§ Exercise aim
Reproduce every one of the following lines word for word, keeping their order and changing nothing.

§ Material provided
☆ ☆ ☆ ☆ ☆ ☆ ☆
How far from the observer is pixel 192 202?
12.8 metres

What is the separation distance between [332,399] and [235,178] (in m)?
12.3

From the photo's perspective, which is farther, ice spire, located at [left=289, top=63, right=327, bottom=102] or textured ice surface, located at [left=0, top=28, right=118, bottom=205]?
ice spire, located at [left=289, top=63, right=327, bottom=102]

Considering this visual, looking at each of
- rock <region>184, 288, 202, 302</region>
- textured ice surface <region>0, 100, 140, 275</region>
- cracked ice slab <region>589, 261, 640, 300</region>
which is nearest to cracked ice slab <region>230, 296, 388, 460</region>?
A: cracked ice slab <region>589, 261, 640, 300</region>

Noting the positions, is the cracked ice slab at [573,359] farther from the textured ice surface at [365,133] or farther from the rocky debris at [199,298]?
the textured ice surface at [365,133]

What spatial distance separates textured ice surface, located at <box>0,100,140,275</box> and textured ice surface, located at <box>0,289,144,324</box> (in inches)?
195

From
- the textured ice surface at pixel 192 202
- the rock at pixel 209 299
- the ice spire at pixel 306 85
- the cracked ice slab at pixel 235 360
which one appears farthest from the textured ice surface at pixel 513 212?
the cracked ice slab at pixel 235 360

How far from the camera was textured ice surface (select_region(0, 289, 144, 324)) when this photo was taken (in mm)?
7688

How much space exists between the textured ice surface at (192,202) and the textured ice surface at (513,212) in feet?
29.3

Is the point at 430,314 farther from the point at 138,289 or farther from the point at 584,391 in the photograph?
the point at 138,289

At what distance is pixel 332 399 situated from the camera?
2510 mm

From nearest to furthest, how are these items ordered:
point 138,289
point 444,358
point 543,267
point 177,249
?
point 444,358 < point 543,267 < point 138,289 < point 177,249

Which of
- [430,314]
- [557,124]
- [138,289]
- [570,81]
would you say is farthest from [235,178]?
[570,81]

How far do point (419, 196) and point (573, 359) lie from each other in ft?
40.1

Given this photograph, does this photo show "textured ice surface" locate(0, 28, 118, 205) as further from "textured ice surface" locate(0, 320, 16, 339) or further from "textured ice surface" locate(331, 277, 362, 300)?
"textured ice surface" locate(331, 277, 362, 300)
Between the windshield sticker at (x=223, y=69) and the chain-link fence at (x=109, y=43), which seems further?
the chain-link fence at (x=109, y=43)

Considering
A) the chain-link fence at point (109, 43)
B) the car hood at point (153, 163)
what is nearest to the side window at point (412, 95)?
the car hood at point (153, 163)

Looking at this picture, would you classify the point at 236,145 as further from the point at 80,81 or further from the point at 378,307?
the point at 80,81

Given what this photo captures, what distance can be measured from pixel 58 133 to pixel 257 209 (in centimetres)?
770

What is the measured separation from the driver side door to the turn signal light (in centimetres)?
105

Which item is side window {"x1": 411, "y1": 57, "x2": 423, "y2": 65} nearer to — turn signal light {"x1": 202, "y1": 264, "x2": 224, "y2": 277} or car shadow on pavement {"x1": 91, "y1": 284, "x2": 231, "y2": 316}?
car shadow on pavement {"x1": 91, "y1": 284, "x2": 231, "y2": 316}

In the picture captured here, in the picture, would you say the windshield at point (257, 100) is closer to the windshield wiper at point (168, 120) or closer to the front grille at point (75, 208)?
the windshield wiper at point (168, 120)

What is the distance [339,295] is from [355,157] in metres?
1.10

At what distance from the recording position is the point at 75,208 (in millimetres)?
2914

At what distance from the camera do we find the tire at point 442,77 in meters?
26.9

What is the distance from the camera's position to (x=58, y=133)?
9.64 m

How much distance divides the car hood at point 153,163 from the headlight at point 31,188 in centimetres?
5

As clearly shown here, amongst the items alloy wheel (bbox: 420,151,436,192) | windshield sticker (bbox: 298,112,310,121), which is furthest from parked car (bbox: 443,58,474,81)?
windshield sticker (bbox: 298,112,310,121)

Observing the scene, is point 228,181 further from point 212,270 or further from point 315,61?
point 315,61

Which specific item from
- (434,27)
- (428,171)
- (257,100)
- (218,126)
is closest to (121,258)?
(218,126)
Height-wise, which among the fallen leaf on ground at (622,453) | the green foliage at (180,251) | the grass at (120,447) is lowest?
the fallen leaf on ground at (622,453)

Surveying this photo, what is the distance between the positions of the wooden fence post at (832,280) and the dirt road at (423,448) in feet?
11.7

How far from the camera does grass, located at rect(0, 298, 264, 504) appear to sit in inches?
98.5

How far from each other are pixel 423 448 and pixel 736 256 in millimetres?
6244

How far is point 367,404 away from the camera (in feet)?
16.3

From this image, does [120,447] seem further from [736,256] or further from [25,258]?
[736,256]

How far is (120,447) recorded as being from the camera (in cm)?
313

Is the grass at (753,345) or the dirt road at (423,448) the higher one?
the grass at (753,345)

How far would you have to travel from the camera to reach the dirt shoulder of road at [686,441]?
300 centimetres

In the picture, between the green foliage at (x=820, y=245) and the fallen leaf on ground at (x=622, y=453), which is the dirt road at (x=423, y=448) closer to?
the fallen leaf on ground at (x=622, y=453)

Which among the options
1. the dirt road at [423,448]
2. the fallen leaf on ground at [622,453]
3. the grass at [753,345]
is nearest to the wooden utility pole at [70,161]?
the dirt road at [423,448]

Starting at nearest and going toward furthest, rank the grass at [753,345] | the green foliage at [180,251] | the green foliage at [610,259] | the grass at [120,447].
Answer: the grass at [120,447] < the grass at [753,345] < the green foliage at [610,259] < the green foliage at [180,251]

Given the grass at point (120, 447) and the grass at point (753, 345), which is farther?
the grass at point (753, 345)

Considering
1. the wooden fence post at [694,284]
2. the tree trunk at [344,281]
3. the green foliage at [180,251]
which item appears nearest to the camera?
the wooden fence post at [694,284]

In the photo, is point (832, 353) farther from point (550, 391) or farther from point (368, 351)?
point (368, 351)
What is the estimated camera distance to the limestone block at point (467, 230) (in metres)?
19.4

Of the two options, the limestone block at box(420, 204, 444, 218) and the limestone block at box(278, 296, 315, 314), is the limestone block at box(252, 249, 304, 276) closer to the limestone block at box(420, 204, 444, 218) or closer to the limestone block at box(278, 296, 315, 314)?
☆ ☆ ☆ ☆ ☆ ☆ ☆
§ Task answer
How far from the observer is pixel 192 202?
12.8 metres

What is the separation distance between [332,399] and [235,178] (in m)?
12.3

From the photo's perspective, which is farther, ice spire, located at [left=289, top=63, right=327, bottom=102] or textured ice surface, located at [left=0, top=28, right=118, bottom=205]?
ice spire, located at [left=289, top=63, right=327, bottom=102]

Considering this visual, looking at each of
- rock <region>184, 288, 202, 302</region>
- textured ice surface <region>0, 100, 140, 275</region>
- cracked ice slab <region>589, 261, 640, 300</region>
which is nearest to cracked ice slab <region>230, 296, 388, 460</region>?
A: cracked ice slab <region>589, 261, 640, 300</region>

Noting the positions, is the cracked ice slab at [573,359] farther from the textured ice surface at [365,133] or farther from the rocky debris at [199,298]?
the textured ice surface at [365,133]

What spatial distance separates textured ice surface, located at <box>0,100,140,275</box> and textured ice surface, located at <box>0,289,144,324</box> (in inches)?
195

From
- the textured ice surface at pixel 192 202
- the rock at pixel 209 299
- the ice spire at pixel 306 85
- the cracked ice slab at pixel 235 360
which one appears farthest from the textured ice surface at pixel 513 212?
the cracked ice slab at pixel 235 360

How far from the camera was textured ice surface (select_region(0, 289, 144, 324)) when this photo was taken (in mm)?
7688

How much space exists between the textured ice surface at (192,202) and the textured ice surface at (513,212) in feet?
29.3

Is the point at 430,314 farther from the point at 138,289 or farther from the point at 584,391 in the photograph?
the point at 138,289

At what distance is pixel 332 399 situated from the camera?
2510 mm

From nearest to furthest, how are these items ordered:
point 138,289
point 444,358
point 543,267
point 177,249
?
point 444,358 < point 543,267 < point 138,289 < point 177,249

Which of
- [430,314]
- [557,124]
- [138,289]
- [570,81]
would you say is farthest from [235,178]?
[570,81]

How far do point (419, 196) and point (573, 359) lie from each other in ft?
40.1

Given this photograph, does this photo show "textured ice surface" locate(0, 28, 118, 205) as further from "textured ice surface" locate(0, 320, 16, 339) or further from "textured ice surface" locate(331, 277, 362, 300)?
"textured ice surface" locate(331, 277, 362, 300)
Between the windshield sticker at (x=223, y=69) and the chain-link fence at (x=109, y=43), which seems further?
the chain-link fence at (x=109, y=43)

Considering
A) the chain-link fence at point (109, 43)
B) the car hood at point (153, 163)
what is nearest to the side window at point (412, 95)?
the car hood at point (153, 163)

Looking at this picture, would you classify the point at 236,145 as further from the point at 80,81 or further from the point at 378,307?
the point at 80,81

Given what this photo captures, what distance can be measured from pixel 58 133 to pixel 257 209 (in centimetres)?
770

What is the measured separation from the driver side door to the turn signal light (in centimetres)?
105

Which item is side window {"x1": 411, "y1": 57, "x2": 423, "y2": 65} nearer to — turn signal light {"x1": 202, "y1": 264, "x2": 224, "y2": 277} or car shadow on pavement {"x1": 91, "y1": 284, "x2": 231, "y2": 316}?
car shadow on pavement {"x1": 91, "y1": 284, "x2": 231, "y2": 316}

In the picture captured here, in the picture, would you say the windshield at point (257, 100) is closer to the windshield wiper at point (168, 120) or closer to the front grille at point (75, 208)?
the windshield wiper at point (168, 120)

What is the distance [339,295] is from [355,157] in metres?
1.10

At what distance from the recording position is the point at 75,208 (in millimetres)?
2914

At what distance from the camera do we find the tire at point 442,77 in meters?
26.9

What is the distance from the camera's position to (x=58, y=133)?
9.64 m

How much distance divides the car hood at point 153,163 from the headlight at point 31,188 in centimetres?
5

As clearly shown here, amongst the items alloy wheel (bbox: 420,151,436,192) | windshield sticker (bbox: 298,112,310,121), which is furthest from parked car (bbox: 443,58,474,81)?
windshield sticker (bbox: 298,112,310,121)

Observing the scene, is point 228,181 further from point 212,270 or further from point 315,61?
point 315,61

Which specific item from
- (434,27)
- (428,171)
- (257,100)
- (218,126)
is closest to (121,258)?
(218,126)
Height-wise, which among the fallen leaf on ground at (622,453) | the green foliage at (180,251) | the grass at (120,447) is lowest?
the fallen leaf on ground at (622,453)

Surveying this photo, what is the distance between the positions of the wooden fence post at (832,280) and the dirt road at (423,448) in feet?
11.7

How far from the camera does grass, located at rect(0, 298, 264, 504) appear to sit in inches?
98.5

How far from each other are pixel 423 448 and pixel 736 256 in millimetres?
6244

How far is point 367,404 away from the camera (in feet)?
16.3

From this image, does [120,447] seem further from [736,256] or further from [25,258]?
[736,256]

How far is (120,447) recorded as being from the camera (in cm)?
313

Is the grass at (753,345) or the dirt road at (423,448) the higher one?
the grass at (753,345)

How far would you have to travel from the camera to reach the dirt shoulder of road at [686,441]?
300 centimetres

In the picture, between the green foliage at (x=820, y=245) and the fallen leaf on ground at (x=622, y=453), which is the dirt road at (x=423, y=448) closer to?
the fallen leaf on ground at (x=622, y=453)

Which among the options
1. the dirt road at [423,448]
2. the fallen leaf on ground at [622,453]
3. the grass at [753,345]
is nearest to the wooden utility pole at [70,161]?
the dirt road at [423,448]

Starting at nearest and going toward furthest, rank the grass at [753,345] | the green foliage at [180,251] | the green foliage at [610,259] | the grass at [120,447].
Answer: the grass at [120,447] < the grass at [753,345] < the green foliage at [610,259] < the green foliage at [180,251]

Given the grass at point (120, 447) and the grass at point (753, 345), which is farther?
the grass at point (753, 345)

Considering
1. the wooden fence post at [694,284]
2. the tree trunk at [344,281]
3. the green foliage at [180,251]
which item appears nearest to the camera?
the wooden fence post at [694,284]

In the photo, is point (832, 353) farther from point (550, 391) or farther from point (368, 351)?
point (368, 351)
What is the estimated camera distance to the limestone block at point (467, 230) (in metres)?
19.4

Of the two options, the limestone block at box(420, 204, 444, 218) and the limestone block at box(278, 296, 315, 314), is the limestone block at box(252, 249, 304, 276) closer to the limestone block at box(420, 204, 444, 218) or closer to the limestone block at box(278, 296, 315, 314)?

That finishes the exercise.